During his last visit, Neil was photographed lounging in a popular park, lying across a road and visiting someone's home. But after large crowds gathered around the animal, some with their dogs, the Marine Conservation Program (MCP) was forced to relocate him.

“We really ask that everybody doesn’t share his location if they come across it. That’s for his own safety… and for human safety,” Carlyon said.

The warning is just the latest sign that Aussies might becoming too familiar with dangerous wildlife, particularly those who want to take images for their Instagram accounts.

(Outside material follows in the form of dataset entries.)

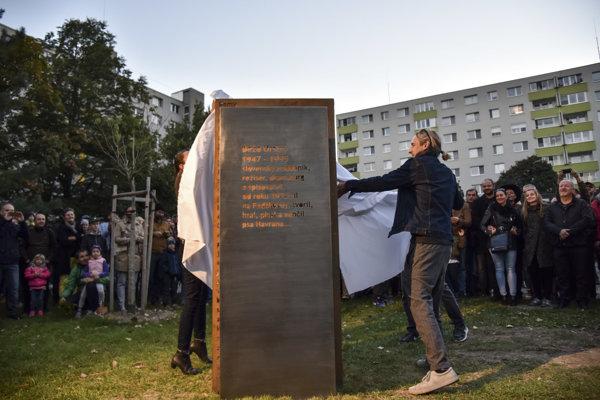 O oficiálne odhalenie pamätníka Dežovi Ursinymu sa postaral jeho syn Jakub (vpravo) v rámci koncertu Spomienka na Deža.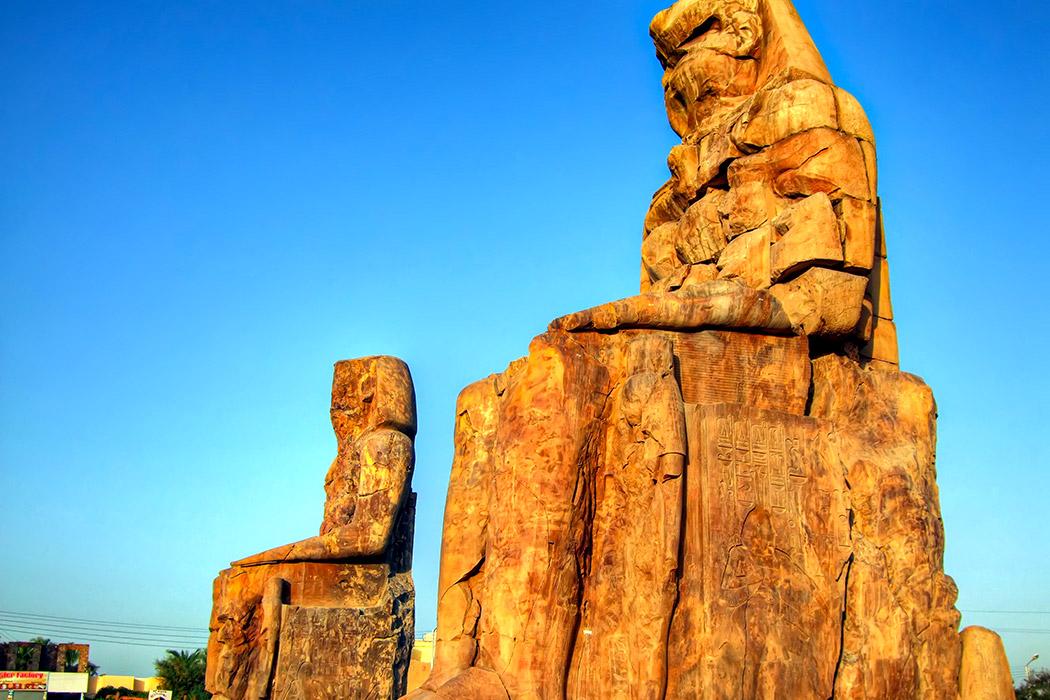 O que são os Colossos de Mêmnon?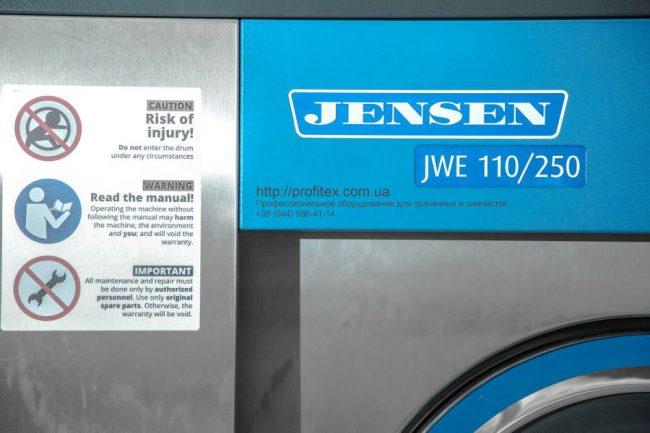 Установка и сервисное обслуживание стиральных машин JENSEN. Индустриальная прачечная. На фото профессиональная стиральная машина JENSEN JWE 110/250.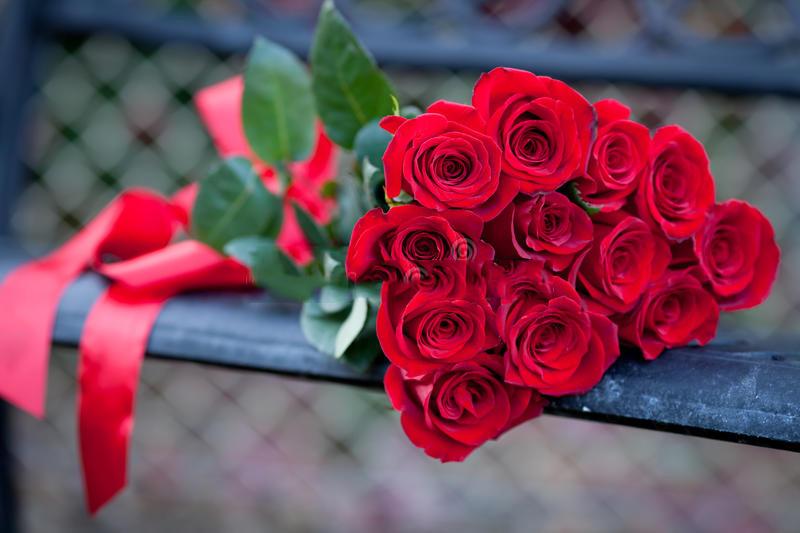У мужчины не было денег, чтобы купить розы для своей жены. Тот, кто предложил ему помощь не ожидал услышать это!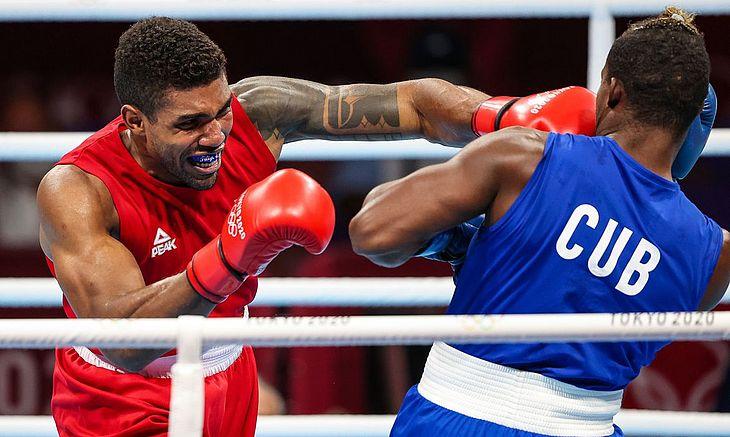 Primeiro brasileiro a chegar à semifinais do boxe nos Jogos de Tóquio, o peso-pesado Abner Teixeira ficou com o bronze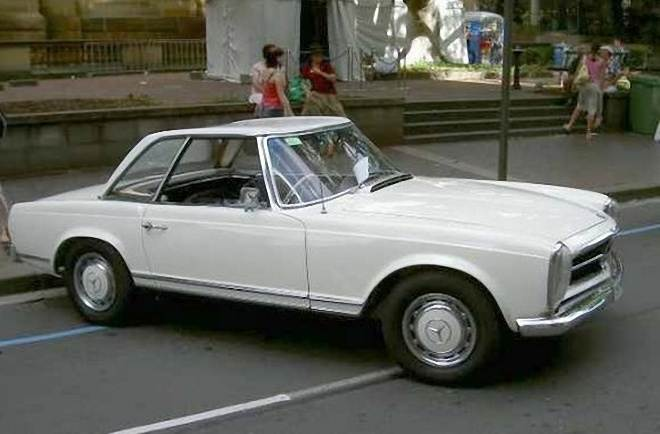 Front Right White 1965 Mercedes-Benz 230SL Car Picture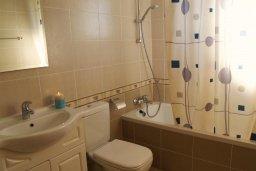 Ванная комната. Кипр, Каппарис : Современный апартамент с 3-мя спальнями, с балконом с видом на море, в комплексе с бассейном, теннисным кортом и тренажерным залом
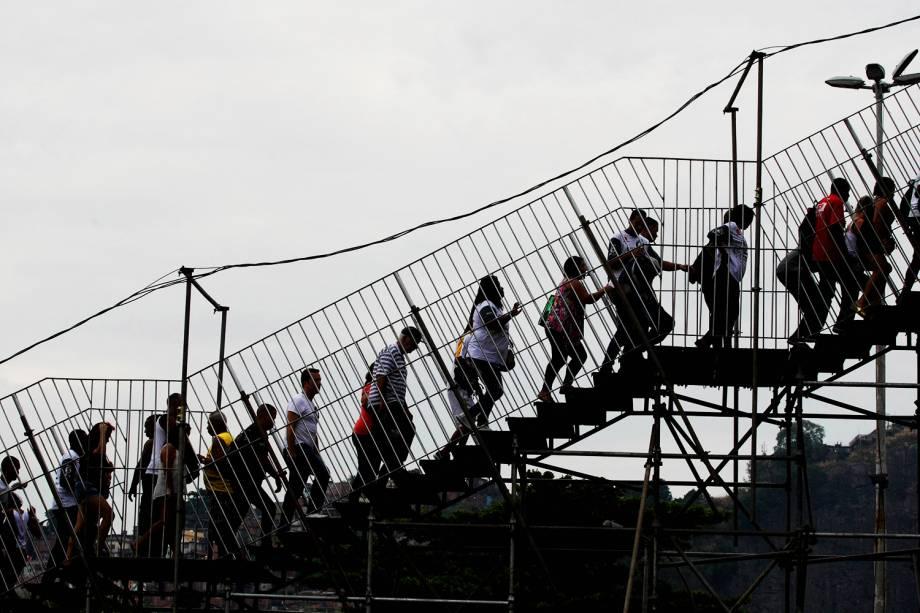 Público começa a chegar no Sambódromo da Marquês de Sapucaí, para a primeira noite dos desfiles das escolas de samba do Grupo Especial - 26/02/2017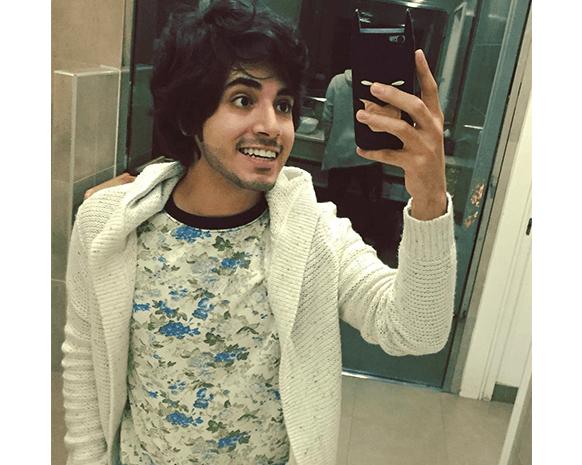 بدر خلف، منسق ملابس ومدون جمال حسب ما عرف نفسه على حسابه على تويتر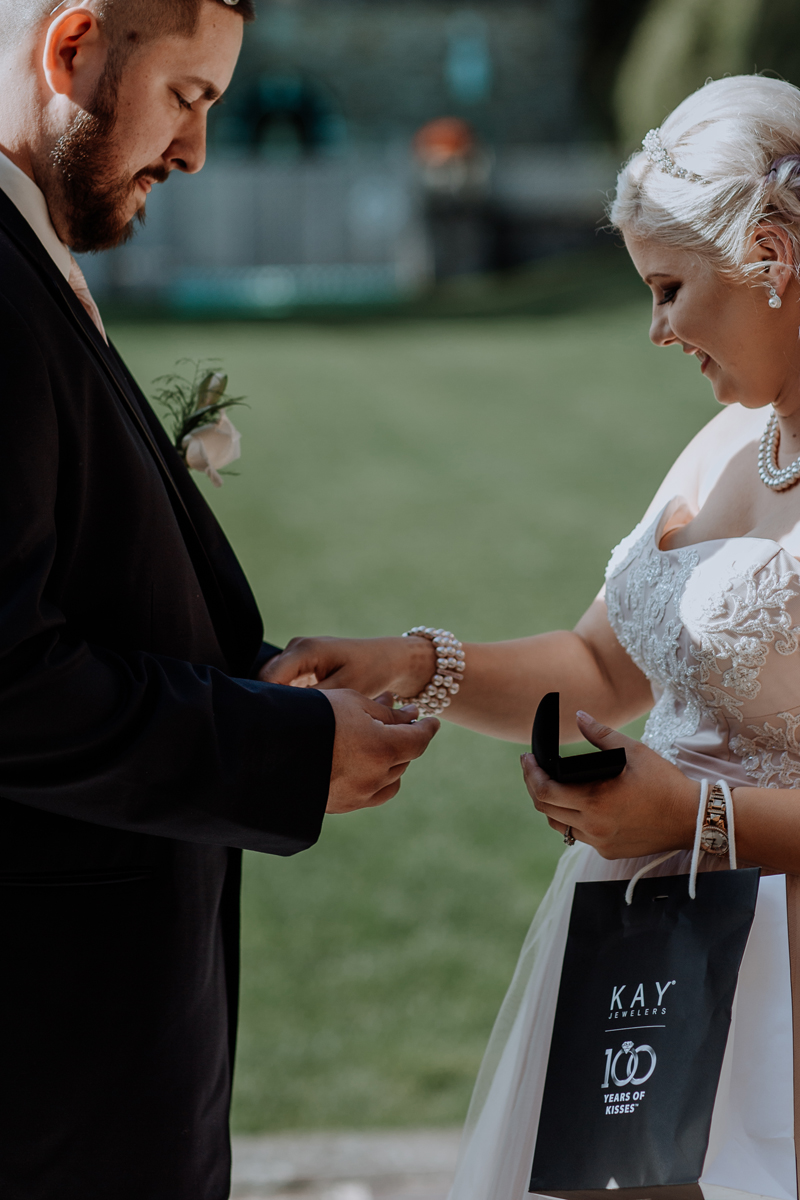 the-beeches-conference-center-and-inn-wedding-photography-first-look-detail
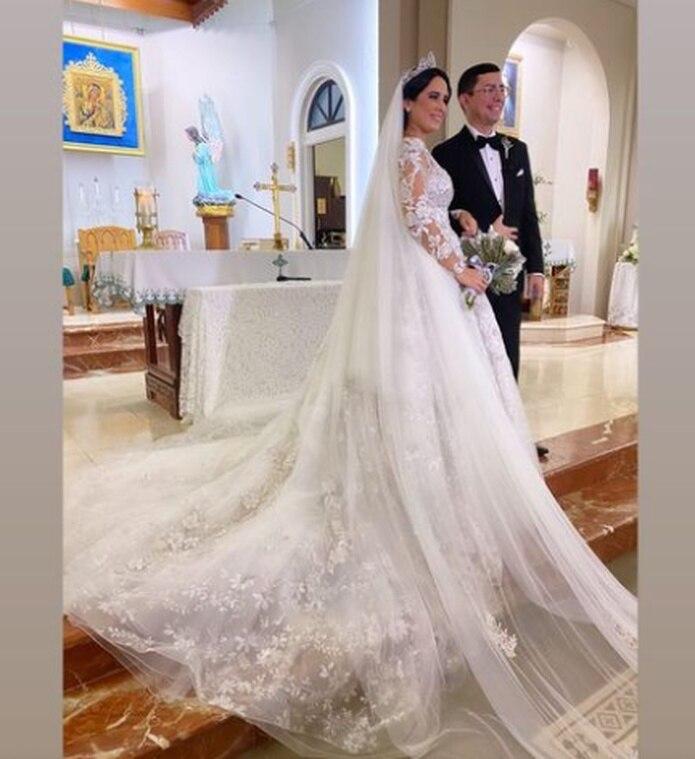 La reportera Wilenie Sepúlveda se casó con su novio de 12 años, Alberto Tabales.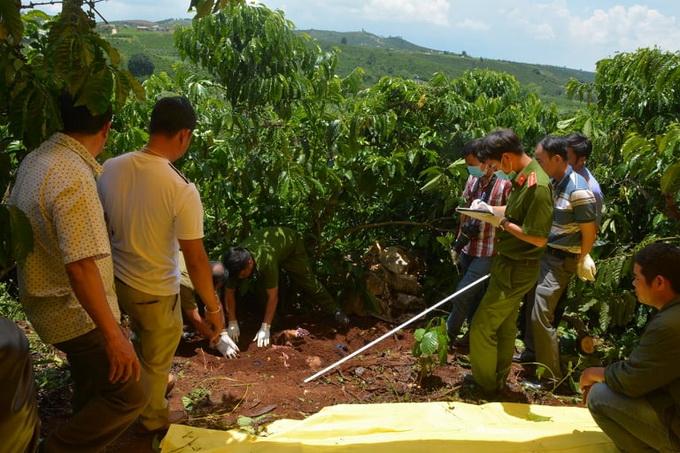 Cảnh sát khám nghiệm nơi nghi can chôn xác phi tang trong rẫy cà phê của mình. Ảnh: Khánh Hương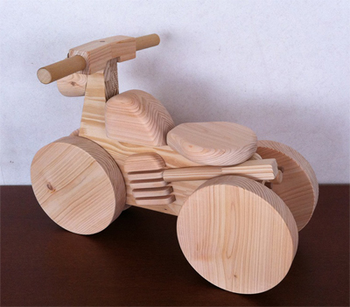 子供が大好きな乗り物も、ヒノキ製だと温かみのある雰囲気。 木の四輪バイクは、エンジン部分やヘッドライト、マフラー部分までこだわって作られた本格派です。 四輪なので安定しており、前進も後進も思いのまま。 特別な日に贈りたい、素敵なおもちゃです。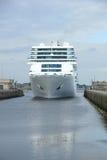 13 juin 2014 IJmuiden : Costa Neo Romantica dans le dock sur le journe Images libres de droits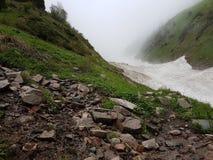 Neige des avalanches en gorge photos libres de droits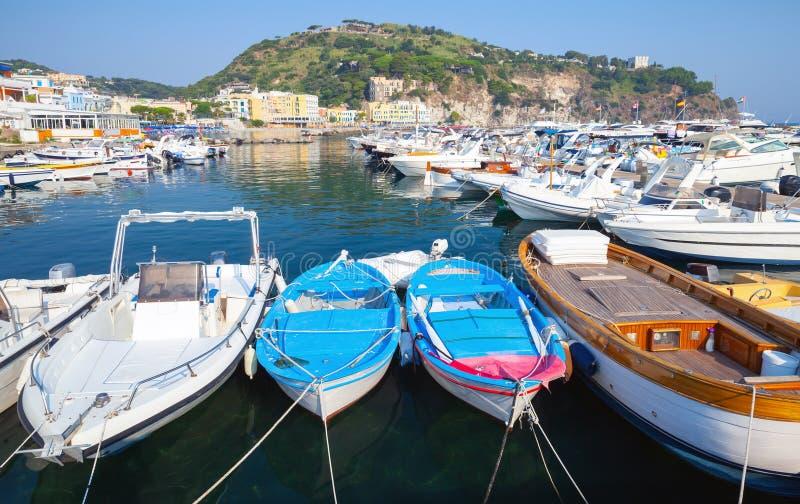 在拉科阿梅诺和游艇停泊的小船 免版税库存图片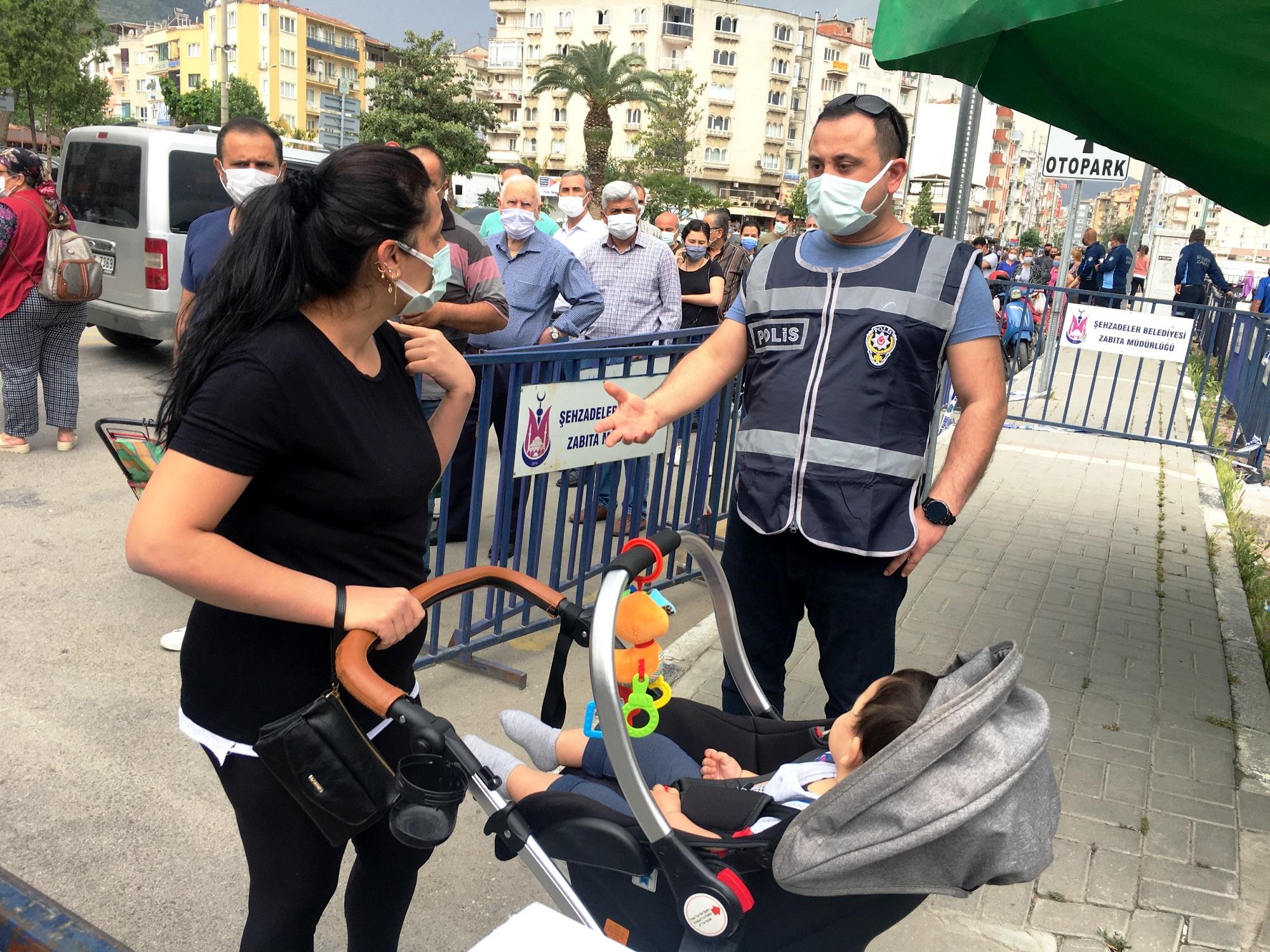 Bebekli ve çocuklu anneler ve kadınlar hem pazaryerindehem de marketler zincirlerinde geri döndürüldü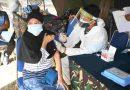 TNI AL Laksanakan  Vaksin Covid -19 untuk  Masyarakat Maritim di Desa Pepe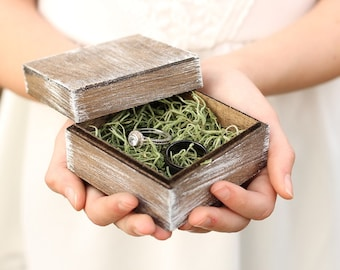 Rustic Chic Ring Box | Moss Filling | Rustic Wedding | Whitewashed Ring Box | Free Shipping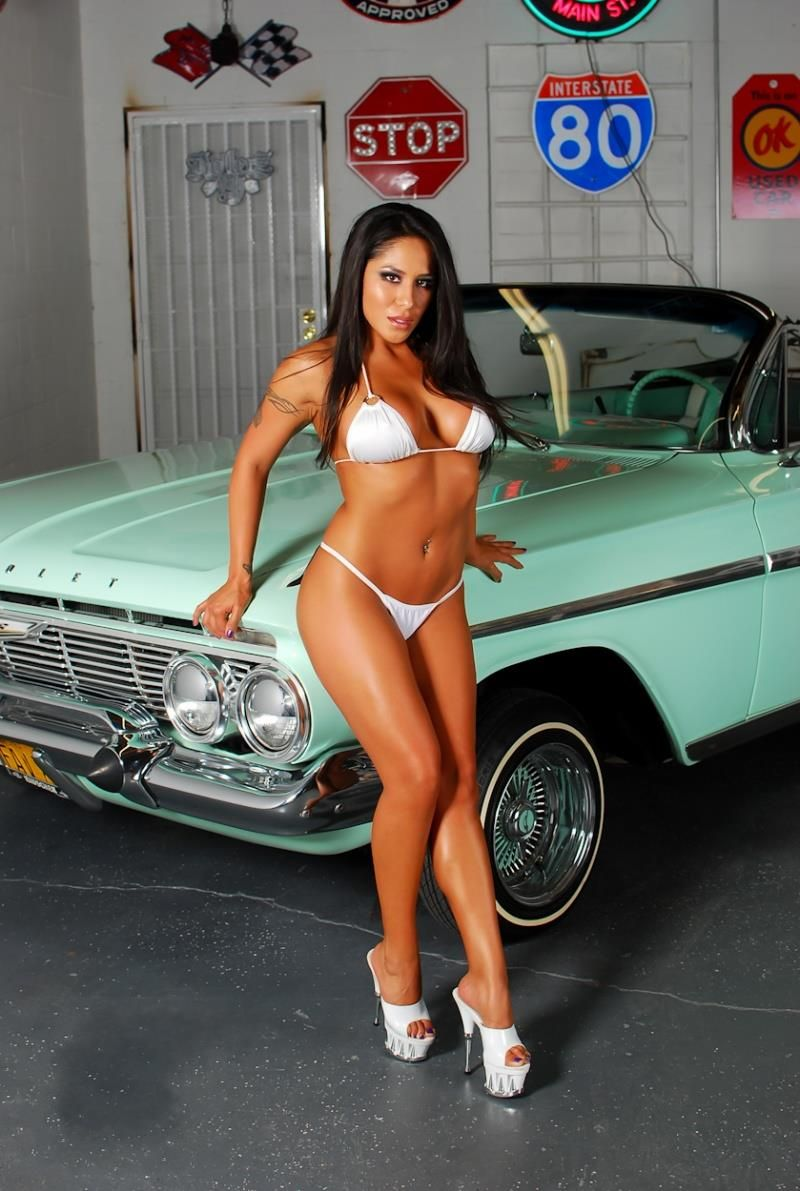 Big boob girl low rider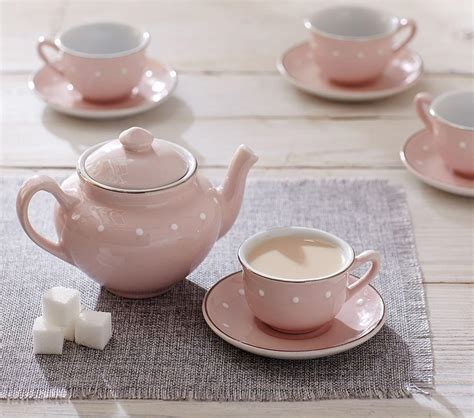 Pottery-Barn-Kids-Tea-Set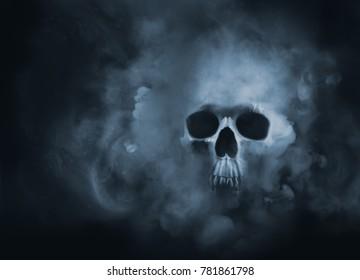 煙の雲から出てくる怖い頭蓋骨/高コントラスト画像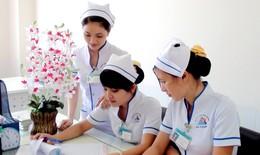 Có nên chúc Tết nhân viên y tế phát tài?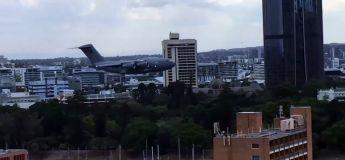 Un bombardier australien vole trop près des immeubles et affole la population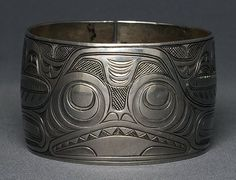 Superb Charles Edenshaw Coin Silver Bracelet with Incised Shark Design - Vancouver Art Gallery Charles Edenshaw Exhib. on Jun 2014 Native American Jewellery, Native American Art, American Jewelry, Vancouver Art Gallery, Haida Art, Native Design, Indigenous Art, Art Themes, People Art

In Queensland, influencers have been warned to stop taking dangerous risks with deadly inland taipans after several uploaded images of themselves trying to emulate the late Steve Irwin.

Two images of Neil the seal in 2024.
Photos taken in May reveal Neil the seal is back. Source: Department of Natural Resources and Environment Tasmania

Sadly on Anzac Day, crowds of people got in the way of rescuers trying to save a pod of 100 whales that beached themselves on a Western Australian beach. Some children reportedly posed on top of dead whales so their parents could take photos.

And the growing popularity of magpies on social media is causing its own problems, with bird lovers often coaxing them inside, or even clipping their wings so they can't fly away.

Tourists too have ventured dangerously close to wildlife. Most recently a woman was knocked down by a kangaroo.

In 2023, authorities were forced to move Neil due to threats posed by people. During this time they glued a satellite device to his head which allowed scientists to understand more about his offshore foraging behaviour.

This year, they hope they won't have to capture him again. MCP has warned doing so would be risky, as it would require him to be sedated. “We really risk doing harm to Neil in that process, they’ve got a really unique physiology, elephant seals, which means they can not respond particularly well to sedation,” Carlyon said.

Because Neil is a wild animal his behaviour can be “unpredictable”. In 2023, Anthrozoologist Dr Bruce Englefield told Yahoo there was a danger in people anthropomorphising him. “As soon as you give them a name, people think of them as being like humans. It creates a problem of thinking he’s lovely and cuddly, but he’s not — he’s… a wild animal who could kill you.”